• TASK ITEM: Provide the material again, with every line intact and exact.

• SOURCE DATA:
* * * * *

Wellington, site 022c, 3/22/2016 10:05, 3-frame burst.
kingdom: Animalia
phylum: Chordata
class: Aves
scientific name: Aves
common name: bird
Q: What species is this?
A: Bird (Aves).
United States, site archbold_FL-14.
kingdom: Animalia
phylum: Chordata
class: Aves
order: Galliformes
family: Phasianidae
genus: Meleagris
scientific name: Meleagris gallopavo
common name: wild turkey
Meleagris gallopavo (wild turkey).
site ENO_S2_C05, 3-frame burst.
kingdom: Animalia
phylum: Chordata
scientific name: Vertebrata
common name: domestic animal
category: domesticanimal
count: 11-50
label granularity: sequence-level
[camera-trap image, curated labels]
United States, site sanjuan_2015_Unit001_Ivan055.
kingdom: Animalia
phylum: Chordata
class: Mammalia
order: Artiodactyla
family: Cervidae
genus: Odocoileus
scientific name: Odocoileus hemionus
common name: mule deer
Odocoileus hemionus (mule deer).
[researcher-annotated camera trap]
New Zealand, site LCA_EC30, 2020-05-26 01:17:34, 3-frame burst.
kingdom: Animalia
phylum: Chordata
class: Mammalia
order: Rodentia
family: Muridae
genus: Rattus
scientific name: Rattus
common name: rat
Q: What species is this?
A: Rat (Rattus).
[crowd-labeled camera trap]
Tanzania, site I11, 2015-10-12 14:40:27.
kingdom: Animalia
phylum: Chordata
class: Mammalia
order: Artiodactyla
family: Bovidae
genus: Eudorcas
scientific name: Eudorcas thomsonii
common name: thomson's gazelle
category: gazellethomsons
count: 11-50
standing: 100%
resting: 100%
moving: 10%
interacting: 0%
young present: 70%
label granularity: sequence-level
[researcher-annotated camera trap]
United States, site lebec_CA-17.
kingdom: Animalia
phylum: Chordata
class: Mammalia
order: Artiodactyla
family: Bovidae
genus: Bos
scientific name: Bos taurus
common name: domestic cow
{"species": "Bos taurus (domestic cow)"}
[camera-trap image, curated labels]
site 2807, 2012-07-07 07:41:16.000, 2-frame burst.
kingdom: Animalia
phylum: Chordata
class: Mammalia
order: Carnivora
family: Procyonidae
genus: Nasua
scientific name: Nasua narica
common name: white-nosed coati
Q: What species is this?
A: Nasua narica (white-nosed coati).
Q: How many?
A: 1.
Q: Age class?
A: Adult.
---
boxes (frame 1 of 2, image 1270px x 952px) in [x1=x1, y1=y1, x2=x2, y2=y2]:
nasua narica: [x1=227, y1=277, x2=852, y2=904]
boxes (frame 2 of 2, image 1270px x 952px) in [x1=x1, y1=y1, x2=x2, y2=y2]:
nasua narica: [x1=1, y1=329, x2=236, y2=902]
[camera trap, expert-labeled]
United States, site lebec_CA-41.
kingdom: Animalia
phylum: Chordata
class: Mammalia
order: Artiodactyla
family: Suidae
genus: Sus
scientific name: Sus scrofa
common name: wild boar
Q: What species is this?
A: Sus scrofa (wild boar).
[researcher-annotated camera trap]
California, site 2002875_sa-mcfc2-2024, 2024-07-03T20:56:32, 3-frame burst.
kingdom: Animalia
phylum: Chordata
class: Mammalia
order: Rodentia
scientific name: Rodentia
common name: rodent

* * * * *

• ANSWER TO THIS EXERCISE:
Wellington, site 022c, 3/22/2016 10:05, 3-frame burst.
kingdom: Animalia
phylum: Chordata
class: Aves
scientific name: Aves
common name: bird
Q: What species is this?
A: Bird (Aves).
United States, site archbold_FL-14.
kingdom: Animalia
phylum: Chordata
class: Aves
order: Galliformes
family: Phasianidae
genus: Meleagris
scientific name: Meleagris gallopavo
common name: wild turkey
Meleagris gallopavo (wild turkey).
site ENO_S2_C05, 3-frame burst.
kingdom: Animalia
phylum: Chordata
scientific name: Vertebrata
common name: domestic animal
category: domesticanimal
count: 11-50
label granularity: sequence-level
[camera-trap image, curated labels]
United States, site sanjuan_2015_Unit001_Ivan055.
kingdom: Animalia
phylum: Chordata
class: Mammalia
order: Artiodactyla
family: Cervidae
genus: Odocoileus
scientific name: Odocoileus hemionus
common name: mule deer
Odocoileus hemionus (mule deer).
[researcher-annotated camera trap]
New Zealand, site LCA_EC30, 2020-05-26 01:17:34, 3-frame burst.
kingdom: Animalia
phylum: Chordata
class: Mammalia
order: Rodentia
family: Muridae
genus: Rattus
scientific name: Rattus
common name: rat
Q: What species is this?
A: Rat (Rattus).
[crowd-labeled camera trap]
Tanzania, site I11, 2015-10-12 14:40:27.
kingdom: Animalia
phylum: Chordata
class: Mammalia
order: Artiodactyla
family: Bovidae
genus: Eudorcas
scientific name: Eudorcas thomsonii
common name: thomson's gazelle
category: gazellethomsons
count: 11-50
standing: 100%
resting: 100%
moving: 10%
interacting: 0%
young present: 70%
label granularity: sequence-level
[researcher-annotated camera trap]
United States, site lebec_CA-17.
kingdom: Animalia
phylum: Chordata
class: Mammalia
order: Artiodactyla
family: Bovidae
genus: Bos
scientific name: Bos taurus
common name: domestic cow
{"species": "Bos taurus (domestic cow)"}
[camera-trap image, curated labels]
site 2807, 2012-07-07 07:41:16.000, 2-frame burst.
kingdom: Animalia
phylum: Chordata
class: Mammalia
order: Carnivora
family: Procyonidae
genus: Nasua
scientific name: Nasua narica
common name: white-nosed coati
Q: What species is this?
A: Nasua narica (white-nosed coati).
Q: How many?
A: 1.
Q: Age class?
A: Adult.
---
boxes (frame 1 of 2, image 1270px x 952px) in [x1=x1, y1=y1, x2=x2, y2=y2]:
nasua narica: [x1=227, y1=277, x2=852, y2=904]
boxes (frame 2 of 2, image 1270px x 952px) in [x1=x1, y1=y1, x2=x2, y2=y2]:
nasua narica: [x1=1, y1=329, x2=236, y2=902]
[camera trap, expert-labeled]
United States, site lebec_CA-41.
kingdom: Animalia
phylum: Chordata
class: Mammalia
order: Artiodactyla
family: Suidae
genus: Sus
scientific name: Sus scrofa
common name: wild boar
Q: What species is this?
A: Sus scrofa (wild boar).
[researcher-annotated camera trap]
California, site 2002875_sa-mcfc2-2024, 2024-07-03T20:56:32, 3-frame burst.
kingdom: Animalia
phylum: Chordata
class: Mammalia
order: Rodentia
scientific name: Rodentia
common name: rodent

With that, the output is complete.